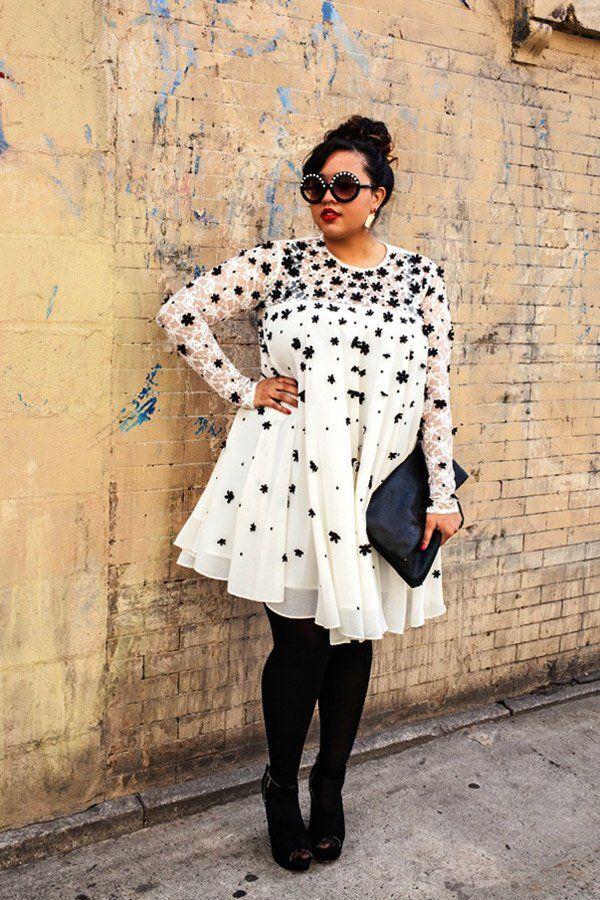 Hängerkleidchen für kurvige Frauen im A-Linien-Schnitt tragen besonders bei größerer Oberweite gerne mal auf. Bloggerin Gabi Fresh ist das egal: Sie kombiniert zu ihrem Streetstyle schwarze Strumpfhosen und schwarze Peeptoe-Booties (von Forever 21) dazu, was optisch streckt. Wie gefällt euch der Look?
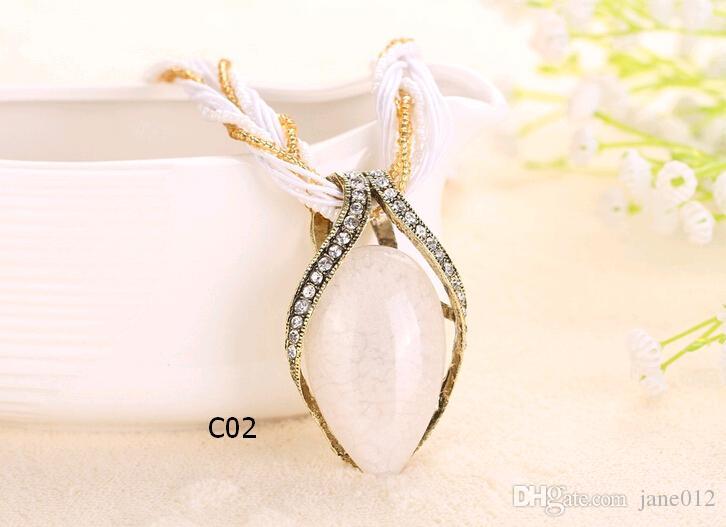 Gem Stone Teardrop Kristall Anhänger Halsketten aushöhlen China Style National Bead und Seil Kette Schmuck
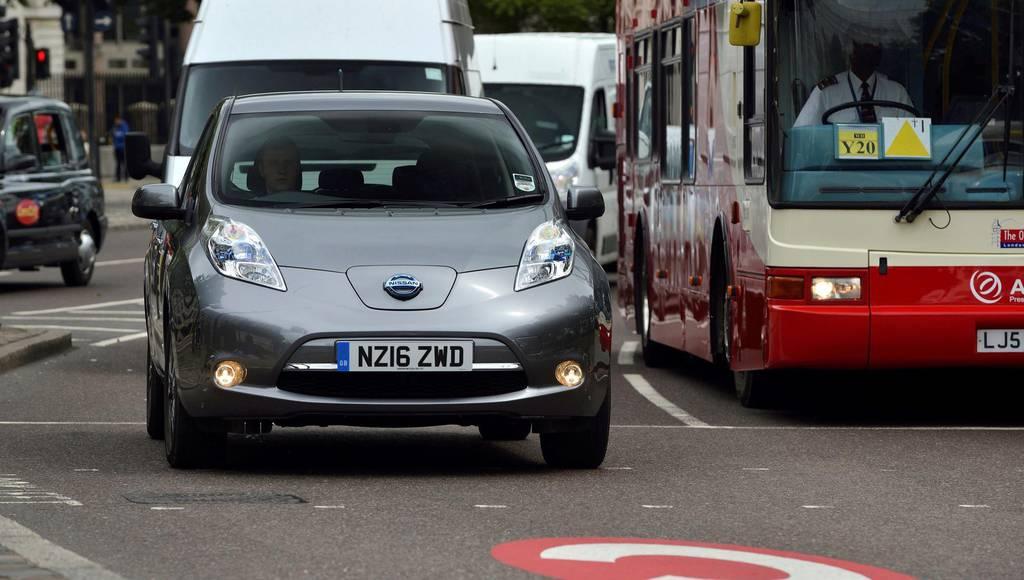 Nissan Leaf joins Uber fleet in UK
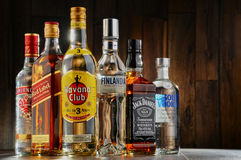 Flessen van geassorteerde sterke drankmerken Royalty-vrije Stock Foto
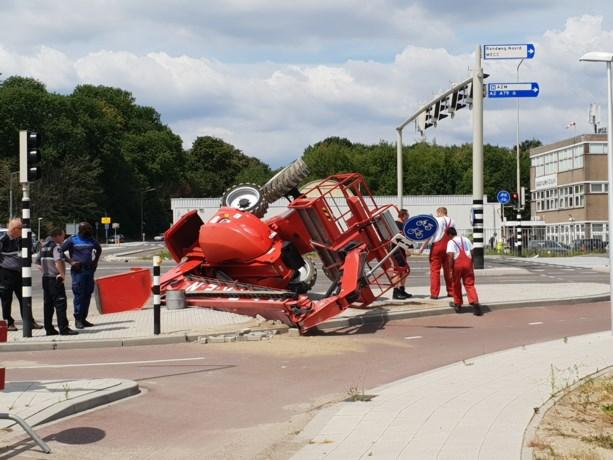 Hoogwerker valt van oplegger in Maastricht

■ ■ ■ ■ ■

BRIEF -
Transcribe the material as is, with images omitted.

FINISHED EXERCISE -
 Hängerkleidchen für kurvige Frauen im A-Linien-Schnitt tragen besonders bei größerer Oberweite gerne mal auf. Bloggerin Gabi Fresh ist das egal: Sie kombiniert zu ihrem Streetstyle schwarze Strumpfhosen und schwarze Peeptoe-Booties (von Forever 21) dazu, was optisch streckt. Wie gefällt euch der Look?
 Gem Stone Teardrop Kristall Anhänger Halsketten aushöhlen China Style National Bead und Seil Kette Schmuck
 Nissan Leaf joins Uber fleet in UK
 Flessen van geassorteerde sterke drankmerken Royalty-vrije Stock Foto
 Hoogwerker valt van oplegger in Maastricht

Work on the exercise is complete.